***** Text excerpt *****

Here we normalize the parameters based on the boundaries and compute the relative difference to GT.

In [None]:
param_json = model_folder / "parameters.json"

with param_json.open() as f:
    params = json.load(f)

param_boundaries = {}
for param in params:
    if "bounds" in param:
        if isinstance(param['sectionlist'], list):
            for sec in param['sectionlist']:
                param_boundaries[f"{param['param_name']}_{sec}"] = param["bounds"]
        else:
            sec = param['sectionlist']
            param_boundaries[f"{param['param_name']}_{sec}"] = param["bounds"]

# scale params_release by boundaries
params_release_norm = {}
for param_name, param_val in params_release.items():
    bounds = param_boundaries[param_name]
    param_norm = (param_val - bounds[0]) / (bounds[1] - bounds[0])
    params_release_norm[param_name] = param_norm

In [None]:
params_release_norm

In [None]:
feature_set_array = []
param_name_array = []
param_value_array = []
param_norm_array = []
release_value_array = []
release_norm_array = []
diff_with_release_array = []
section_array = []

for i, (index, opt) in enumerate(df_test.iterrows()):
    params_dict = opt.best_params
    
    for param_name, param_value in params_dict.items():
        feature_set_array.append(opt.strategy)
        param_name_array.append(param_name)
        param_value_array.append(param_value)
        section = param_name.split("_")[-1]
        if section == "segment":
            section = "ais"
        section_array.append(section)
        release_value_array.append(params_release[param_name])

***** Supplied entries *****

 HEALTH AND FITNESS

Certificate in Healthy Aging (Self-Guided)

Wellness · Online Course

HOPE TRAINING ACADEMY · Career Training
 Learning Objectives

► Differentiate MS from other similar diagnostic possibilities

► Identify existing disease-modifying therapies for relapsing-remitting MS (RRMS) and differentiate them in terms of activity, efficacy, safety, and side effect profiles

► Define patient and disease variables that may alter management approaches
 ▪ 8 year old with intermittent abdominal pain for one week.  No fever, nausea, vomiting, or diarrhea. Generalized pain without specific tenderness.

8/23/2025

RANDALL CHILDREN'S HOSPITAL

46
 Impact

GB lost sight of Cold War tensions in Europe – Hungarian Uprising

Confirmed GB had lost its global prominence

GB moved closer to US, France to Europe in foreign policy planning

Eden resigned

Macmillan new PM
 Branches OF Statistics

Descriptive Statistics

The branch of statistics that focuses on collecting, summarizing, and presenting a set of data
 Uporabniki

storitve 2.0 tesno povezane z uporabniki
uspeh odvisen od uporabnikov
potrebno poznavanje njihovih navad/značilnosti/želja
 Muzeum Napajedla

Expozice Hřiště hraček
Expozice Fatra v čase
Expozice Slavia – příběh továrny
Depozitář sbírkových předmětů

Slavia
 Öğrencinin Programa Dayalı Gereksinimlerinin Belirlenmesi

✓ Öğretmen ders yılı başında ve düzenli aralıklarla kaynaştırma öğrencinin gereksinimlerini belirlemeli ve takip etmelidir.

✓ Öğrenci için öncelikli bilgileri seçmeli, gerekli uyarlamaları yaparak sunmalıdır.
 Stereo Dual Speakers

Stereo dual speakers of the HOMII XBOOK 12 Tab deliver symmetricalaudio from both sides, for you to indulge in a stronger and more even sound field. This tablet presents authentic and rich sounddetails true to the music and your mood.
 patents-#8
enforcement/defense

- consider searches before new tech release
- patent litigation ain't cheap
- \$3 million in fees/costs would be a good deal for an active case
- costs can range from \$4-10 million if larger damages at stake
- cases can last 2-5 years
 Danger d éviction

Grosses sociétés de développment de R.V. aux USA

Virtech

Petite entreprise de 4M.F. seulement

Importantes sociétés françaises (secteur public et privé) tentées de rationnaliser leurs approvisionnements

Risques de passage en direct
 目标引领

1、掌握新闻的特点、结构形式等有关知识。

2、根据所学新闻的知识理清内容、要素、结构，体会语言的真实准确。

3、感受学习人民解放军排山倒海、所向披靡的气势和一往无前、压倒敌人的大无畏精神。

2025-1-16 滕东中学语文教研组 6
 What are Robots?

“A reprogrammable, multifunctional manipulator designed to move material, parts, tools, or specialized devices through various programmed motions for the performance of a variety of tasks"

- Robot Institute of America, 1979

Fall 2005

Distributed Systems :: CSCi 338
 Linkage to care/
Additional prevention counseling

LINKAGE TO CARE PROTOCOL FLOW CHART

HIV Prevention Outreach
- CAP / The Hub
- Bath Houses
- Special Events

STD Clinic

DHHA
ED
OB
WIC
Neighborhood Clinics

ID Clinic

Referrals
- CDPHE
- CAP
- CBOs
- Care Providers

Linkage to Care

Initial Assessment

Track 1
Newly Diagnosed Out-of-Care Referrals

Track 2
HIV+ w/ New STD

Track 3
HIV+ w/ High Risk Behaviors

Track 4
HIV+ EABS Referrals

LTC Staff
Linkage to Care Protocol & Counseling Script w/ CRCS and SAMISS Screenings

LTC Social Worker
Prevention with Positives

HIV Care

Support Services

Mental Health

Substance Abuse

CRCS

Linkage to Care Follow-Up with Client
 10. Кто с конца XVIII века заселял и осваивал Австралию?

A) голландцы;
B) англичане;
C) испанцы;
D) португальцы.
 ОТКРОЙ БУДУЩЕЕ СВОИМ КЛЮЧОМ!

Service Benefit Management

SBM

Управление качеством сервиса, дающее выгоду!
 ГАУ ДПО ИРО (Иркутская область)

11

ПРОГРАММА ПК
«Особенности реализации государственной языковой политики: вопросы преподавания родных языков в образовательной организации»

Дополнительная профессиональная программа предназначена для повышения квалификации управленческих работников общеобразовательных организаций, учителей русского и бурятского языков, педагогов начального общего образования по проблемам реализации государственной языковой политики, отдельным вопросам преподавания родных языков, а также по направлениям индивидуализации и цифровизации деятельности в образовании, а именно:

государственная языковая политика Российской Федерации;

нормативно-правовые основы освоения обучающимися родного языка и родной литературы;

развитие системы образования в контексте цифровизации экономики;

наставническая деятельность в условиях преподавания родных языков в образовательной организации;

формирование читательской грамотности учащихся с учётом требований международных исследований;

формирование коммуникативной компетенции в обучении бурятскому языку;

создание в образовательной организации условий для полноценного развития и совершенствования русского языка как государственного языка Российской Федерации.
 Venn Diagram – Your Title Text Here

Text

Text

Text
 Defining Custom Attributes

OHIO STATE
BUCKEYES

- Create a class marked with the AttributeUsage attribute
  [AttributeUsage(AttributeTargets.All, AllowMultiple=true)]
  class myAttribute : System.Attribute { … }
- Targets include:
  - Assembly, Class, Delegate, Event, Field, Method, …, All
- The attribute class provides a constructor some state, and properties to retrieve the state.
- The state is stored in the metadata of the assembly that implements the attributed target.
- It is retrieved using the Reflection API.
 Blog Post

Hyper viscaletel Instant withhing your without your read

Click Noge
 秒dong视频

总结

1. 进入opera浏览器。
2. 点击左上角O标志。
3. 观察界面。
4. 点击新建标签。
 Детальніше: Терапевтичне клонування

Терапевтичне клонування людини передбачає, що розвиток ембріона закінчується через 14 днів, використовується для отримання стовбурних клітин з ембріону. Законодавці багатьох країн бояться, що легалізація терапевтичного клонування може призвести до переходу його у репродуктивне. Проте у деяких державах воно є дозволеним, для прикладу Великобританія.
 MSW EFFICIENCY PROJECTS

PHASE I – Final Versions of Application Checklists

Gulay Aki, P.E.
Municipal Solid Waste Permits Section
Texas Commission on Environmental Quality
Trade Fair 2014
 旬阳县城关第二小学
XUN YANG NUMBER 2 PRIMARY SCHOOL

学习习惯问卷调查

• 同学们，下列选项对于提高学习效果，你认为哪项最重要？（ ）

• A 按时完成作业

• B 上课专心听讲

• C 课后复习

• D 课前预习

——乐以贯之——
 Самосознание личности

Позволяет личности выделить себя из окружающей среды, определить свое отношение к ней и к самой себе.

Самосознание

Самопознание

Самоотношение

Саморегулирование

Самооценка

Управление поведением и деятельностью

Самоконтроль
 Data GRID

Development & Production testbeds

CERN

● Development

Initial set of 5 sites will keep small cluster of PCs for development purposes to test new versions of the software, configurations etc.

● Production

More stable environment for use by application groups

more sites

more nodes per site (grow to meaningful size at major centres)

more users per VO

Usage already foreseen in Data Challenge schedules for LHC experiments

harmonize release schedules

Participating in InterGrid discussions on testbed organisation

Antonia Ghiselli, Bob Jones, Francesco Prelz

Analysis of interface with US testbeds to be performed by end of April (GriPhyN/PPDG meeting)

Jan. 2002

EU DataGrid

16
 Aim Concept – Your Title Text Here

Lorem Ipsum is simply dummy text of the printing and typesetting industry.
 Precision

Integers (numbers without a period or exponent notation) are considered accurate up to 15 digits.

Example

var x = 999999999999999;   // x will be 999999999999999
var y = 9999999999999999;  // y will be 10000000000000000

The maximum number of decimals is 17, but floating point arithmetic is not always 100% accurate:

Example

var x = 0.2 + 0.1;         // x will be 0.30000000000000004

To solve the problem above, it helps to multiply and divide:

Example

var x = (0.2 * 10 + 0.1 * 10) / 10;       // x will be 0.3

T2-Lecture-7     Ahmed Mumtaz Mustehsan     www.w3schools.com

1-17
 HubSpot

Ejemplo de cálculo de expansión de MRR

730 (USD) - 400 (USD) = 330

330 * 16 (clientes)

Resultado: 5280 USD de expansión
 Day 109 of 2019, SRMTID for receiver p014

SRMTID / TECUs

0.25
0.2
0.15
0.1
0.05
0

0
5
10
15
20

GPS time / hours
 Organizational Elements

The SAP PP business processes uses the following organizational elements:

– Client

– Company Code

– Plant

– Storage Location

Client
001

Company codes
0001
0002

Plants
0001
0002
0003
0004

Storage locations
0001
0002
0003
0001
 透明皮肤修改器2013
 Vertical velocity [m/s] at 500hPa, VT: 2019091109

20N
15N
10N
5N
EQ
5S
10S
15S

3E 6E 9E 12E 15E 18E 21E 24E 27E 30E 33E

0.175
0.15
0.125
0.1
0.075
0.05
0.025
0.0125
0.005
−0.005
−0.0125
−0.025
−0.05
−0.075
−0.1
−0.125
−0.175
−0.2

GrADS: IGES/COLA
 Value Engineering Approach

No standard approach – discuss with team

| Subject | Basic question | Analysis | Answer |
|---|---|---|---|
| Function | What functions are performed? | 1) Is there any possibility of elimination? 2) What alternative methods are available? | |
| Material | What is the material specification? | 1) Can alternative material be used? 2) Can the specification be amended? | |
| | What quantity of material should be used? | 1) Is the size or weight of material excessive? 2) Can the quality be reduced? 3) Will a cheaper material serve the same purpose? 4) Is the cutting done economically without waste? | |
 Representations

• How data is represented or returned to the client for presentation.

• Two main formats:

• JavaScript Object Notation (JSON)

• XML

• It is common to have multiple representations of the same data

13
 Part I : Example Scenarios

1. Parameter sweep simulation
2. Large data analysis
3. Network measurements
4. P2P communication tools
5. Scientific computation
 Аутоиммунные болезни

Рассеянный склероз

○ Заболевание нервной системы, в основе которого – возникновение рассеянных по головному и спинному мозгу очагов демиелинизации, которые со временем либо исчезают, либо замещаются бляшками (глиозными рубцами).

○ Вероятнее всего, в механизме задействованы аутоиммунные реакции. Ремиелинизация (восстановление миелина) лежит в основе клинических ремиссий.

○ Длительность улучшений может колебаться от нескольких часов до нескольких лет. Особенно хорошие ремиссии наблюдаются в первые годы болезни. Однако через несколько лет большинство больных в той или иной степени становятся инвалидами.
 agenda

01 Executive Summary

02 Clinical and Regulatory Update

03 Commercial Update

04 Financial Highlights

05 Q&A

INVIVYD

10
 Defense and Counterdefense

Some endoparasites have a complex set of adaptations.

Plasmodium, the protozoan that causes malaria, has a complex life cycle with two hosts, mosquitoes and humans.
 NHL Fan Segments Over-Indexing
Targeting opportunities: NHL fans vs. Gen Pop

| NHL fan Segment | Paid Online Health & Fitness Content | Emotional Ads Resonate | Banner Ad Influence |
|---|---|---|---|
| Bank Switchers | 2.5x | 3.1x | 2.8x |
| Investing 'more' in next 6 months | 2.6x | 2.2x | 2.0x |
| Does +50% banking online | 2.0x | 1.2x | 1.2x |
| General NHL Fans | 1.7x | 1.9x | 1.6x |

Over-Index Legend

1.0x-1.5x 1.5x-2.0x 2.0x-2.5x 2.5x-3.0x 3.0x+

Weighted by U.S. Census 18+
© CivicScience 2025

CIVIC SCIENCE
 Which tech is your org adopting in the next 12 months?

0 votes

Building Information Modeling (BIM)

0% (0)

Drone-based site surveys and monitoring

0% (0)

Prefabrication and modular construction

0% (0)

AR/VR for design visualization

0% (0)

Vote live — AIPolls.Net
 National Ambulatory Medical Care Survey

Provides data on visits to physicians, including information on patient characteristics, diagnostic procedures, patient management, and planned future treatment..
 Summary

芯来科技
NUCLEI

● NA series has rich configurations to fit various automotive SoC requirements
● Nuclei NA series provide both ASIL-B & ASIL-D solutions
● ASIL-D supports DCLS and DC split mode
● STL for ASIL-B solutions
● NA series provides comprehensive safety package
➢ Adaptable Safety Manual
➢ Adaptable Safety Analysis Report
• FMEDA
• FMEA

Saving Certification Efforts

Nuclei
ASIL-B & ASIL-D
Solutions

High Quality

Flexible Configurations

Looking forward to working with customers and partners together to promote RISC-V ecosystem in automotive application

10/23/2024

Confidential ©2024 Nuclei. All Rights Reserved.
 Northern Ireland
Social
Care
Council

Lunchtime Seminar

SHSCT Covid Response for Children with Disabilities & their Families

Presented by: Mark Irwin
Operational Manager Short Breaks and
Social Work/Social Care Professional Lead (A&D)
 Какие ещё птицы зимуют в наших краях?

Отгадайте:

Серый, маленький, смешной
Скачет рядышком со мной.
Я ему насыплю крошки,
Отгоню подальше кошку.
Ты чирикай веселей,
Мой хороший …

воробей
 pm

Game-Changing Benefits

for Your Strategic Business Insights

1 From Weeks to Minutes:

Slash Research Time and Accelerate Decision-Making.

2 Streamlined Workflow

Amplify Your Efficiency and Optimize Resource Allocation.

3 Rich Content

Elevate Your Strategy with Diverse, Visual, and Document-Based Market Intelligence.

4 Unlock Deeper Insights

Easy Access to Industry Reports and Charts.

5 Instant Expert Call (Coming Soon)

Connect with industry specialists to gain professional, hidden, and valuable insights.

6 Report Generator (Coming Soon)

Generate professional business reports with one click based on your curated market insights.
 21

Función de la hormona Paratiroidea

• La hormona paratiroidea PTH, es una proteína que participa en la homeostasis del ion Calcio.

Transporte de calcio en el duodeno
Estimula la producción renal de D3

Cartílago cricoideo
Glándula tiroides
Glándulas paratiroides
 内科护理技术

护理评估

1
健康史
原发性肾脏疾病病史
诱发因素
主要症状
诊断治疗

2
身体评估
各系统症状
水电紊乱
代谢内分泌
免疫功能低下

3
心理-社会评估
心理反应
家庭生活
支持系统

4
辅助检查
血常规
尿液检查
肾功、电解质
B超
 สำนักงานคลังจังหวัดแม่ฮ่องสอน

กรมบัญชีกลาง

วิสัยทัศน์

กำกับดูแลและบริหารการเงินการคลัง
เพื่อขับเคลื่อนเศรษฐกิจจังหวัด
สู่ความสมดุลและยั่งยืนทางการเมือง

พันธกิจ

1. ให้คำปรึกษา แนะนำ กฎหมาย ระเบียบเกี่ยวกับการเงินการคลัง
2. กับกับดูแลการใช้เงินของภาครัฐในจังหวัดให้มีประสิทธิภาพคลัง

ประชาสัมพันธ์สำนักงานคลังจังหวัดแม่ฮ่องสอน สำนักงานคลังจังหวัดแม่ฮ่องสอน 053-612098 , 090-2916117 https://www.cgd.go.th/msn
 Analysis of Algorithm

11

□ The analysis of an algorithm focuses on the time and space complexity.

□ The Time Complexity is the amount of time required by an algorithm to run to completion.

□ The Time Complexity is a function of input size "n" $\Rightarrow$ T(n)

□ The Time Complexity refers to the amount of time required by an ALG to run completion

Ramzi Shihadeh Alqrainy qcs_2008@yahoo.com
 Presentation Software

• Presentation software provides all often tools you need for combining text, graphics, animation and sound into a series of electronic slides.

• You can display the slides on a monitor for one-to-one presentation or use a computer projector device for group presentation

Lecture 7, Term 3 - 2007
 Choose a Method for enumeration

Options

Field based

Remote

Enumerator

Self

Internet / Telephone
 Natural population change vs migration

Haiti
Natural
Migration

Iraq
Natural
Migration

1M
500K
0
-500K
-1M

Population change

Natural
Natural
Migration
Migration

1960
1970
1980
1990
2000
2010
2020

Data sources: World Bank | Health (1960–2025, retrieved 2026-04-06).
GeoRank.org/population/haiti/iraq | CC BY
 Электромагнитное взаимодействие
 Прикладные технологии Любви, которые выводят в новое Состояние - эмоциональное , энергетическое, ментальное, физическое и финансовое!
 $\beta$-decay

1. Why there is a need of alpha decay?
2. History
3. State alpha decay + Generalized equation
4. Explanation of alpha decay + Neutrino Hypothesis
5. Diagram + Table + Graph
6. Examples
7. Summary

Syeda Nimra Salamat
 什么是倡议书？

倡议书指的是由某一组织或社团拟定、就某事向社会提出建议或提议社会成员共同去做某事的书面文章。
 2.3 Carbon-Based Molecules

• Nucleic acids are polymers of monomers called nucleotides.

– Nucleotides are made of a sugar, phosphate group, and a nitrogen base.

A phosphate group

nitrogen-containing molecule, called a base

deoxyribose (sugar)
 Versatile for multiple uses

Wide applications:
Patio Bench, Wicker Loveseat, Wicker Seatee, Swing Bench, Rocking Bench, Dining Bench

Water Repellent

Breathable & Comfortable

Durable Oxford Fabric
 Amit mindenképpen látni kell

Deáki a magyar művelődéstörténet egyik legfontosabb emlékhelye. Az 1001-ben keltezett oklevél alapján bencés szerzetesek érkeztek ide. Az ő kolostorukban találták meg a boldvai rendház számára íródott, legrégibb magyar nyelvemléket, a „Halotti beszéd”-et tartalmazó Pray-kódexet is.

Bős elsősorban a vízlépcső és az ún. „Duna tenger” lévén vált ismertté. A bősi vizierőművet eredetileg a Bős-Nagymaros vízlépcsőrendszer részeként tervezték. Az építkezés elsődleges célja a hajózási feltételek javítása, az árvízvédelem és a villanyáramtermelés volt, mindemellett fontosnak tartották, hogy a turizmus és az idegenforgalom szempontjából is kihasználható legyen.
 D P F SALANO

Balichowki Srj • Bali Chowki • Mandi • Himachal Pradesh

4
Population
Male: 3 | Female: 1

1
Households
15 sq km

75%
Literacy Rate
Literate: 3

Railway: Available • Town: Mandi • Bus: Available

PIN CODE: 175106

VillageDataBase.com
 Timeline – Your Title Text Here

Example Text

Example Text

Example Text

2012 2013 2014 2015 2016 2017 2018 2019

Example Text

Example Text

*****

_Work order_
Please retype the notebook excerpt on parameter normalization verbatim, everything from "param_name_array.append(param_name)" down to "release_value_array.append(params_release[param_name])".

_Result below_
param_name_array.append(param_name)
        param_value_array.append(param_value)
        section = param_name.split("_")[-1]
        if section == "segment":
            section = "ais"
        section_array.append(section)
        release_value_array.append(params_release[param_name])